- GIVEN PROBLEM:
Edit the data below so that every "photograph" becomes "image", keeping everything else the same. Give back the text only, without the pictures.

- DATASET ENTRIES:

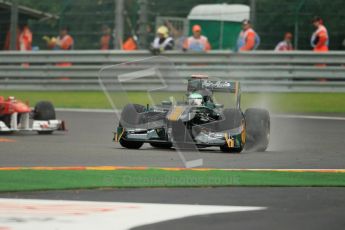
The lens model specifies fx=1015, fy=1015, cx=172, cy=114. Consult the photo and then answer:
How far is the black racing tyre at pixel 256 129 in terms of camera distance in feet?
44.4

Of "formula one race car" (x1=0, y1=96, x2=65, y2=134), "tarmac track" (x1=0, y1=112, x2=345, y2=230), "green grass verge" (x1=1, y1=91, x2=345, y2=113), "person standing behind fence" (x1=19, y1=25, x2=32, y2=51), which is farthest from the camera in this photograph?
"person standing behind fence" (x1=19, y1=25, x2=32, y2=51)

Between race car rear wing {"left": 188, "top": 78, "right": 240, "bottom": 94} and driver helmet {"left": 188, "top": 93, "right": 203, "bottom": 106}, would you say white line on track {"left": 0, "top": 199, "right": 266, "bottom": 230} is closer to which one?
driver helmet {"left": 188, "top": 93, "right": 203, "bottom": 106}

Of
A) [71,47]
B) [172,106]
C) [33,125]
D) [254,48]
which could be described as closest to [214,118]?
[172,106]

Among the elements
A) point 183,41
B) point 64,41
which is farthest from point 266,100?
point 64,41

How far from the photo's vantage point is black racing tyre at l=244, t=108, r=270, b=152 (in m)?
13.5

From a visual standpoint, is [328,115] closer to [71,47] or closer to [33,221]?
[71,47]

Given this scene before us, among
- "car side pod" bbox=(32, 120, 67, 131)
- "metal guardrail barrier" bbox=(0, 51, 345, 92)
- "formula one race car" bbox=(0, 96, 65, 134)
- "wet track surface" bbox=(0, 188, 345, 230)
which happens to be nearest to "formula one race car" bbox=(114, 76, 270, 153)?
"formula one race car" bbox=(0, 96, 65, 134)

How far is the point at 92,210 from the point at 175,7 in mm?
17720

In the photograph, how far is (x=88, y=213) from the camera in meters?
7.89

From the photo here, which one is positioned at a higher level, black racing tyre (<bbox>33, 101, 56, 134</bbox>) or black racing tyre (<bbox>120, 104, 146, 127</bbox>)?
black racing tyre (<bbox>120, 104, 146, 127</bbox>)

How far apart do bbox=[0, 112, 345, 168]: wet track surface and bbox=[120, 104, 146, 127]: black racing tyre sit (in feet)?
1.21

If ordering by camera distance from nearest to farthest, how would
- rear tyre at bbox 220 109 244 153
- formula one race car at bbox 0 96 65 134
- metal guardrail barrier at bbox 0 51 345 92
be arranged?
rear tyre at bbox 220 109 244 153 → formula one race car at bbox 0 96 65 134 → metal guardrail barrier at bbox 0 51 345 92

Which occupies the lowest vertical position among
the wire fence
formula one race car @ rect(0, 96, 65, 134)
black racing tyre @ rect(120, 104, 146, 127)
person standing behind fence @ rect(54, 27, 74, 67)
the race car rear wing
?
formula one race car @ rect(0, 96, 65, 134)

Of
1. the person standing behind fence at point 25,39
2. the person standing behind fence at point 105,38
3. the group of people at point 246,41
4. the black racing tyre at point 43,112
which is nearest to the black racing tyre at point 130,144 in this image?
the black racing tyre at point 43,112
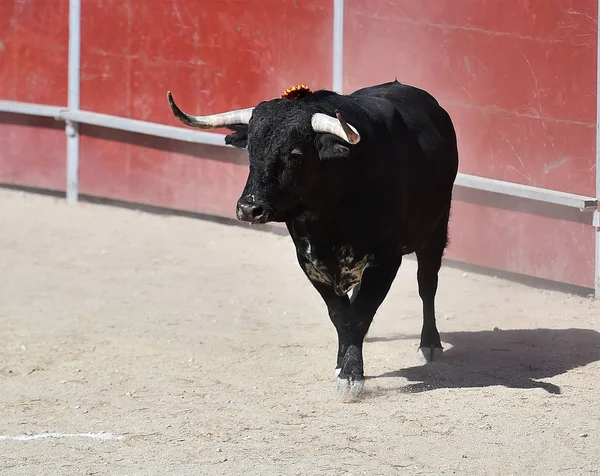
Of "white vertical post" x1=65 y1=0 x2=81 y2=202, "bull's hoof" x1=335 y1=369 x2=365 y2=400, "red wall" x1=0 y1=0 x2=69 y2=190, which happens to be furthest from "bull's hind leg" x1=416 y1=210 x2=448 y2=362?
"red wall" x1=0 y1=0 x2=69 y2=190

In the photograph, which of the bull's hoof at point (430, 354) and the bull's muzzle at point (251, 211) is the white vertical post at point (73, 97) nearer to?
the bull's hoof at point (430, 354)

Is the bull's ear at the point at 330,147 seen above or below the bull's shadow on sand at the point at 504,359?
above

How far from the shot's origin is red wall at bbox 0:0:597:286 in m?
7.96

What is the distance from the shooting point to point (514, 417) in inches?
221

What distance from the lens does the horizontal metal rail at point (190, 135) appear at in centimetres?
794

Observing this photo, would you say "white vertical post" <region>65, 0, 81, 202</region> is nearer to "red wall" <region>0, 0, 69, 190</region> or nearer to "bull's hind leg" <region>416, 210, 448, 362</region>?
"red wall" <region>0, 0, 69, 190</region>

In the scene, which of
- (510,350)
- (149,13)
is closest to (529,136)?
(510,350)

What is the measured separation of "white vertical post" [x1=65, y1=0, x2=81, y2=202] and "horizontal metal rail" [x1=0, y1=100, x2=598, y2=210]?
9 centimetres

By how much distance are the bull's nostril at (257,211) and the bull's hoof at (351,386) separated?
854 mm

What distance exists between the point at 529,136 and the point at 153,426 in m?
3.48

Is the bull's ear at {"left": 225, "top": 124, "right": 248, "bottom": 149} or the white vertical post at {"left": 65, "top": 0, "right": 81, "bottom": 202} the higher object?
the bull's ear at {"left": 225, "top": 124, "right": 248, "bottom": 149}

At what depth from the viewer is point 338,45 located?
363 inches

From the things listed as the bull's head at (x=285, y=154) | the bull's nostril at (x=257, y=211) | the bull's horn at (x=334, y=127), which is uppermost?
the bull's horn at (x=334, y=127)

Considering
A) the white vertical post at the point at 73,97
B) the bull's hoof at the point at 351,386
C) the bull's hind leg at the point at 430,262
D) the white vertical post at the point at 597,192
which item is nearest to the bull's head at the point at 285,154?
the bull's hoof at the point at 351,386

- EXERCISE RESULT:
The lens model specifies fx=1015, fy=1015, cx=172, cy=114. Consult the photo and then answer:
How far is the black racing tyre at pixel 256 129 in terms of camera distance in feet?
44.4

Of "formula one race car" (x1=0, y1=96, x2=65, y2=134), "tarmac track" (x1=0, y1=112, x2=345, y2=230), "green grass verge" (x1=1, y1=91, x2=345, y2=113), "person standing behind fence" (x1=19, y1=25, x2=32, y2=51), which is farthest from the camera in this image?
"person standing behind fence" (x1=19, y1=25, x2=32, y2=51)

Between race car rear wing {"left": 188, "top": 78, "right": 240, "bottom": 94} and driver helmet {"left": 188, "top": 93, "right": 203, "bottom": 106}, would you say white line on track {"left": 0, "top": 199, "right": 266, "bottom": 230} is closer to which one?
driver helmet {"left": 188, "top": 93, "right": 203, "bottom": 106}

Of
A) [71,47]
B) [172,106]
C) [33,125]
D) [254,48]
which could be described as closest to [214,118]?
[172,106]

Among the elements
A) point 183,41
B) point 64,41
which is farthest from point 266,100?
point 64,41

How far from the photo's vantage point is black racing tyre at l=244, t=108, r=270, b=152 (in m)?
13.5

From a visual standpoint, is [328,115] closer to [71,47] or closer to [33,221]?
[71,47]

Given this scene before us, among
- "car side pod" bbox=(32, 120, 67, 131)
- "metal guardrail barrier" bbox=(0, 51, 345, 92)
- "formula one race car" bbox=(0, 96, 65, 134)
- "wet track surface" bbox=(0, 188, 345, 230)
which happens to be nearest to "formula one race car" bbox=(114, 76, 270, 153)?
"formula one race car" bbox=(0, 96, 65, 134)

How far is the point at 92,210 from the point at 175,7 in mm?
17720

In the image, how far is (x=88, y=213) from the camera in meters?
7.89

From the photo here, which one is positioned at a higher level, black racing tyre (<bbox>33, 101, 56, 134</bbox>) or black racing tyre (<bbox>120, 104, 146, 127</bbox>)?
black racing tyre (<bbox>120, 104, 146, 127</bbox>)

How far apart do bbox=[0, 112, 345, 168]: wet track surface and bbox=[120, 104, 146, 127]: black racing tyre sit (in feet)?
1.21

If ordering by camera distance from nearest to farthest, how would
- rear tyre at bbox 220 109 244 153
- formula one race car at bbox 0 96 65 134
- metal guardrail barrier at bbox 0 51 345 92
be arranged?
rear tyre at bbox 220 109 244 153 → formula one race car at bbox 0 96 65 134 → metal guardrail barrier at bbox 0 51 345 92

Which occupies the lowest vertical position among
the wire fence
formula one race car @ rect(0, 96, 65, 134)
black racing tyre @ rect(120, 104, 146, 127)
person standing behind fence @ rect(54, 27, 74, 67)
the race car rear wing
?
formula one race car @ rect(0, 96, 65, 134)

Of
1. the person standing behind fence at point 25,39
2. the person standing behind fence at point 105,38
3. the group of people at point 246,41
4. the black racing tyre at point 43,112
which is nearest to the black racing tyre at point 130,144 in this image?
the black racing tyre at point 43,112
Of "white vertical post" x1=65 y1=0 x2=81 y2=202, "bull's hoof" x1=335 y1=369 x2=365 y2=400, "red wall" x1=0 y1=0 x2=69 y2=190, which happens to be furthest from "bull's hind leg" x1=416 y1=210 x2=448 y2=362?
"red wall" x1=0 y1=0 x2=69 y2=190

In the image, which of the bull's hoof at point (430, 354) and the bull's muzzle at point (251, 211) is the white vertical post at point (73, 97) nearer to?
the bull's hoof at point (430, 354)

Is the bull's ear at the point at 330,147 seen above or below the bull's shadow on sand at the point at 504,359?
above

How far from the shot's origin is red wall at bbox 0:0:597:286 in m?
7.96

What is the distance from the shooting point to point (514, 417) in inches?
221

What distance from the lens does the horizontal metal rail at point (190, 135) appear at in centimetres?
794

Observing this photo, would you say "white vertical post" <region>65, 0, 81, 202</region> is nearer to "red wall" <region>0, 0, 69, 190</region> or nearer to "bull's hind leg" <region>416, 210, 448, 362</region>?
"red wall" <region>0, 0, 69, 190</region>

In the scene, which of
- (510,350)
- (149,13)
is closest to (529,136)?
(510,350)

What is the measured separation of "white vertical post" [x1=65, y1=0, x2=81, y2=202] and "horizontal metal rail" [x1=0, y1=100, x2=598, y2=210]?
9 centimetres

By how much distance are the bull's nostril at (257,211) and the bull's hoof at (351,386) separated?
854 mm

What distance exists between the point at 529,136 and the point at 153,426 in m?
3.48

Is the bull's ear at {"left": 225, "top": 124, "right": 248, "bottom": 149} or the white vertical post at {"left": 65, "top": 0, "right": 81, "bottom": 202} the higher object?
the bull's ear at {"left": 225, "top": 124, "right": 248, "bottom": 149}

At what depth from the viewer is point 338,45 located?
363 inches

From the things listed as the bull's head at (x=285, y=154) | the bull's nostril at (x=257, y=211) | the bull's horn at (x=334, y=127), which is uppermost?
the bull's horn at (x=334, y=127)

Considering
A) the white vertical post at the point at 73,97
B) the bull's hoof at the point at 351,386
C) the bull's hind leg at the point at 430,262
D) the white vertical post at the point at 597,192
which item is nearest to the bull's head at the point at 285,154?
the bull's hoof at the point at 351,386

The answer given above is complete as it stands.